§ What you should do
Can you retype, word for word, the part of the listing below that opens with the line containing "From what we" and closes with the line containing "415 centimetres"?

§ Material for the task
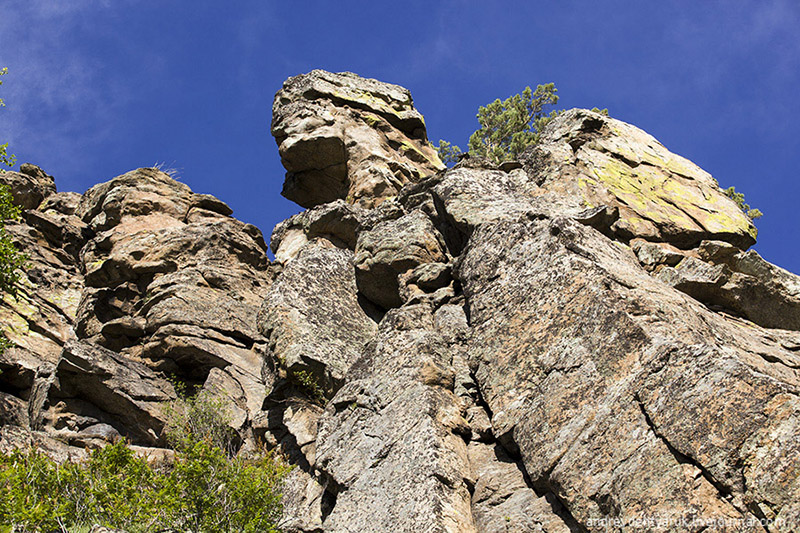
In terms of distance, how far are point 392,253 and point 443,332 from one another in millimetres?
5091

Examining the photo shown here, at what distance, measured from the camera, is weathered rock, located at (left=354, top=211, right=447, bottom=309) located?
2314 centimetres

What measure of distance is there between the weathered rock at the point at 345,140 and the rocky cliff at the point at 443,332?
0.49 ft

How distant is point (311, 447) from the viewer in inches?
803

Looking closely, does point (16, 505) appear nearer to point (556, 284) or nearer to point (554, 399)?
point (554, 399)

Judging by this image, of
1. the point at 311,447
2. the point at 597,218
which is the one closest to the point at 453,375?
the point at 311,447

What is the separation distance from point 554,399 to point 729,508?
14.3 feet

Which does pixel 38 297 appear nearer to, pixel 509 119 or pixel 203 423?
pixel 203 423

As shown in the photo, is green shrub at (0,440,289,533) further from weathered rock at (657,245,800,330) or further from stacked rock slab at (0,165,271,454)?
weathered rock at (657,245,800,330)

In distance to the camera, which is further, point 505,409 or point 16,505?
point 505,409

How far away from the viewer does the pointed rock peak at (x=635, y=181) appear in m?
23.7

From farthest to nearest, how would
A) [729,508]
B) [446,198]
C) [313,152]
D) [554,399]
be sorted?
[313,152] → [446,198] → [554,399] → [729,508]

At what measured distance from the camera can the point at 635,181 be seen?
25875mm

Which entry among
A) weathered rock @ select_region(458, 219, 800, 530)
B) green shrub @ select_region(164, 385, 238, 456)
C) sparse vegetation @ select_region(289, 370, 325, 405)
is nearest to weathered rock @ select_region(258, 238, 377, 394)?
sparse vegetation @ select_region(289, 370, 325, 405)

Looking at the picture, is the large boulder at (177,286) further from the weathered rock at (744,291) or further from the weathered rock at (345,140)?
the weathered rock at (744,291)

==

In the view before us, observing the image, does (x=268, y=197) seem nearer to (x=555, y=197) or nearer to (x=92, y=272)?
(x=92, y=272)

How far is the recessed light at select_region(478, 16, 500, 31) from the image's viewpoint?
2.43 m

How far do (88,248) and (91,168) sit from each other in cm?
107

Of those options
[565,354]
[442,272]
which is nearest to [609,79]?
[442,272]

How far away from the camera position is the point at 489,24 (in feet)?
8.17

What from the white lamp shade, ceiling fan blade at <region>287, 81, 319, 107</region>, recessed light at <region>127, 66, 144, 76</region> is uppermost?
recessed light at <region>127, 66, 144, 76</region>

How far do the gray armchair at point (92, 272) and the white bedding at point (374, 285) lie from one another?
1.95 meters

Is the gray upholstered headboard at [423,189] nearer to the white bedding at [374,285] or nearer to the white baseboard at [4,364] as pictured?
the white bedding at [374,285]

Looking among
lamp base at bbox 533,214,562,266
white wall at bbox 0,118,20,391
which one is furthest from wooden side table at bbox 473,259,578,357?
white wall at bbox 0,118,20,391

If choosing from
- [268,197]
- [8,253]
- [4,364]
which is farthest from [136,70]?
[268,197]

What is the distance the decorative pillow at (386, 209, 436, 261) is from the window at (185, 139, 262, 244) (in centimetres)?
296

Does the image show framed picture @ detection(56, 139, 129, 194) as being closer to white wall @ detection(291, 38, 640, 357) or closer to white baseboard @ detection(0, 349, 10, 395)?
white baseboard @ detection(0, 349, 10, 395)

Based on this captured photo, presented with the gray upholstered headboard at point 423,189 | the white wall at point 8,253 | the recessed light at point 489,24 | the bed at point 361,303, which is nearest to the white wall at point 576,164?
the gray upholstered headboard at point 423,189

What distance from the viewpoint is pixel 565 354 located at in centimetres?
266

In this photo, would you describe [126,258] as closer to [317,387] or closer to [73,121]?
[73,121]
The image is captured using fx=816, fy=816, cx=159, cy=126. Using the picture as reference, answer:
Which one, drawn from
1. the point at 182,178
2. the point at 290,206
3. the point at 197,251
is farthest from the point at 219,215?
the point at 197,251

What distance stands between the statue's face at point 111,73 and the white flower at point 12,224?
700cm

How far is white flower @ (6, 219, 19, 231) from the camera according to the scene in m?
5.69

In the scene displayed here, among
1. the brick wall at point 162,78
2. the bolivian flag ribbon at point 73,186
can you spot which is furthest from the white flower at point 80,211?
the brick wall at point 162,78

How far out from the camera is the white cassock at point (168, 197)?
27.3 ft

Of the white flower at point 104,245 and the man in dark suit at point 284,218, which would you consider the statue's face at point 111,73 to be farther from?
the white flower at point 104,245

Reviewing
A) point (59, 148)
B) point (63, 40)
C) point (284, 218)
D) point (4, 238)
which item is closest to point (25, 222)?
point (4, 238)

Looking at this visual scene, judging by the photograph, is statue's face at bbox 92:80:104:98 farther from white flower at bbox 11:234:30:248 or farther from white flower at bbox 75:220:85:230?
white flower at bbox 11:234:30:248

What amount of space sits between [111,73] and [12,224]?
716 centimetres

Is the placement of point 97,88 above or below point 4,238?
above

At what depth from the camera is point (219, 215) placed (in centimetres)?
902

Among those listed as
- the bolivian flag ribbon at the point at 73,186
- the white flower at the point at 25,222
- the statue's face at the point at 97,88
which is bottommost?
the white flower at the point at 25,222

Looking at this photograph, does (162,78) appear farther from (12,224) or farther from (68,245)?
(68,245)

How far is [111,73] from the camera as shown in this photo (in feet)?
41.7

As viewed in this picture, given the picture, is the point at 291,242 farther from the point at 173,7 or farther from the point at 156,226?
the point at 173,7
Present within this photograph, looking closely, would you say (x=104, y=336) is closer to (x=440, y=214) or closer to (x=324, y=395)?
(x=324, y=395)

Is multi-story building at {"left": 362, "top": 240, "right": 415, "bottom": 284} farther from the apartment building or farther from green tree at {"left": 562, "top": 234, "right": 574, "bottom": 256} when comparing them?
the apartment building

---

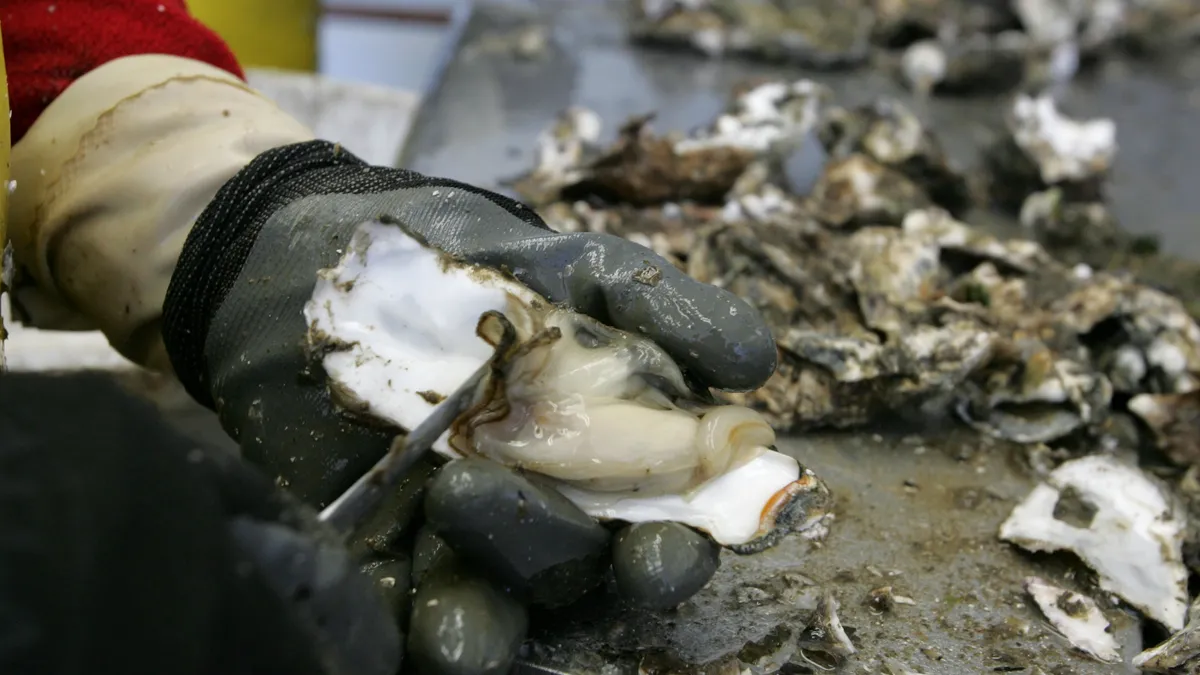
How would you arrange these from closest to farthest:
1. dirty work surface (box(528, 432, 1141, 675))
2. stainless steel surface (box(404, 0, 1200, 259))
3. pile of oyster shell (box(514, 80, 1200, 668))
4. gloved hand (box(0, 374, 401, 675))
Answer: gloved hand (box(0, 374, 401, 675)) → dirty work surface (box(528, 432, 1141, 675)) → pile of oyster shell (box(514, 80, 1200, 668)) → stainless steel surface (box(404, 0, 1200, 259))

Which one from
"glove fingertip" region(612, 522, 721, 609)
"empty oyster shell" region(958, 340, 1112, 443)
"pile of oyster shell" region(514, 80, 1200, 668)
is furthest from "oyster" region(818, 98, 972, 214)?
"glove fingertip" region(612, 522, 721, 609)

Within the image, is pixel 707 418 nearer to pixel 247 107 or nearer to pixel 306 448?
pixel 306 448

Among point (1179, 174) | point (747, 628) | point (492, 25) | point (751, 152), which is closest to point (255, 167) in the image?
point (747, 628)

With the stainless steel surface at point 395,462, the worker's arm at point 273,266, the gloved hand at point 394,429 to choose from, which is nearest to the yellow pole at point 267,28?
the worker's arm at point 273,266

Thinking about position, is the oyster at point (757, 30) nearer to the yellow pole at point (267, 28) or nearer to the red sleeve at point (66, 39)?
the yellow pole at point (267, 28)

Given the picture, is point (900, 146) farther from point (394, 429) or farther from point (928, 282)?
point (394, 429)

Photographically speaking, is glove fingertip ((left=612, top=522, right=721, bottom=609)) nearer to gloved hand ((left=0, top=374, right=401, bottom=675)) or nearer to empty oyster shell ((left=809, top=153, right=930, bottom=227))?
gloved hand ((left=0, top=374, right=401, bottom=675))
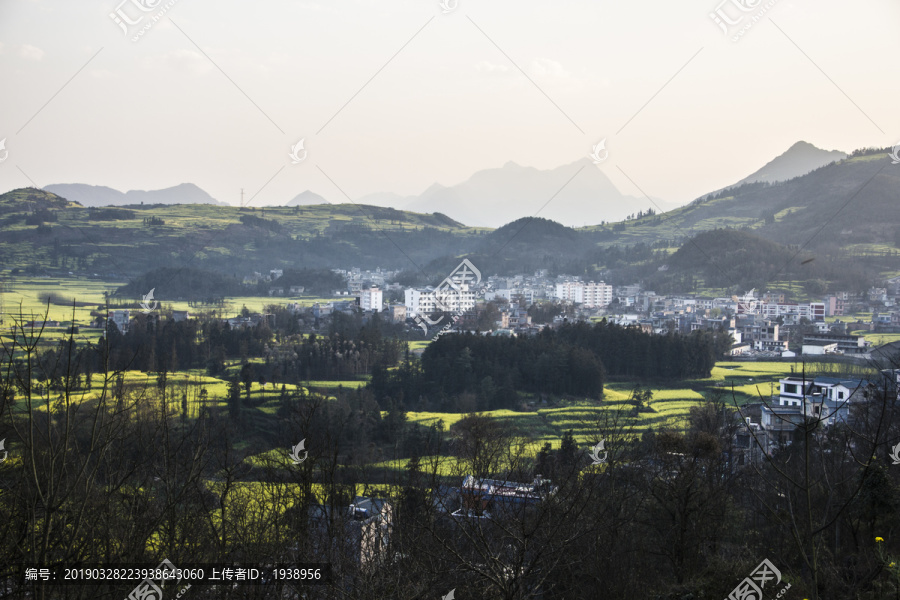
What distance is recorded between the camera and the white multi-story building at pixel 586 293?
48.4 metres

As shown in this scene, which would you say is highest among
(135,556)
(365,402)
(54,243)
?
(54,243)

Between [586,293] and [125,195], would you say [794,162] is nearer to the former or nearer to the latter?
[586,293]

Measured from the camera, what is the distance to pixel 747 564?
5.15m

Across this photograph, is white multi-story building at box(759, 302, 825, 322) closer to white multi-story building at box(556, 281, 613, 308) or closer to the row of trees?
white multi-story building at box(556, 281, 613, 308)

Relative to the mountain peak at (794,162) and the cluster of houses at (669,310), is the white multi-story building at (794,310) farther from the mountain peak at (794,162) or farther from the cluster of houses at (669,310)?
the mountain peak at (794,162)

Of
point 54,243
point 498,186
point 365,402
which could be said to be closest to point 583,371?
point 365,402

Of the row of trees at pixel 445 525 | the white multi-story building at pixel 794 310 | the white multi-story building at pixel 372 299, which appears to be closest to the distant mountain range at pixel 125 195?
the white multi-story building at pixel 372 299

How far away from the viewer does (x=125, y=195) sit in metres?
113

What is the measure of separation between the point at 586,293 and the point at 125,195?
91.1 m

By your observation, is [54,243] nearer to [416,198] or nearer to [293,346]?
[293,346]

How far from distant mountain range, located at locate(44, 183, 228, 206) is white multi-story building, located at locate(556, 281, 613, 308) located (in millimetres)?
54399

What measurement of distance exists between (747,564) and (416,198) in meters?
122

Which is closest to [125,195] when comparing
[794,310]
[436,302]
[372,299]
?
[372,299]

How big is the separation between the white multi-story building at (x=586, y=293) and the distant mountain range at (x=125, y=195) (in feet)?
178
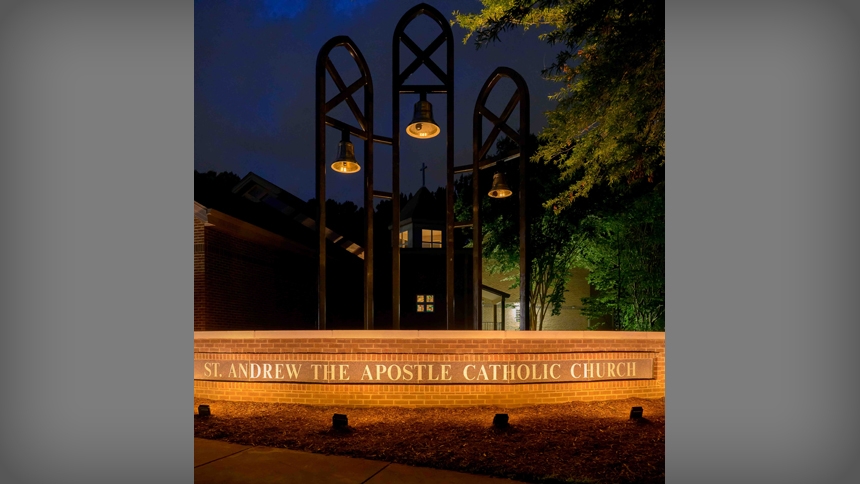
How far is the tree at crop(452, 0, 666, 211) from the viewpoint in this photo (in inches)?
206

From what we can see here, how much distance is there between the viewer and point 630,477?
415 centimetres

§ The completed task
From what we can see here, how much distance is there between the viewer and point 630,477?
415 centimetres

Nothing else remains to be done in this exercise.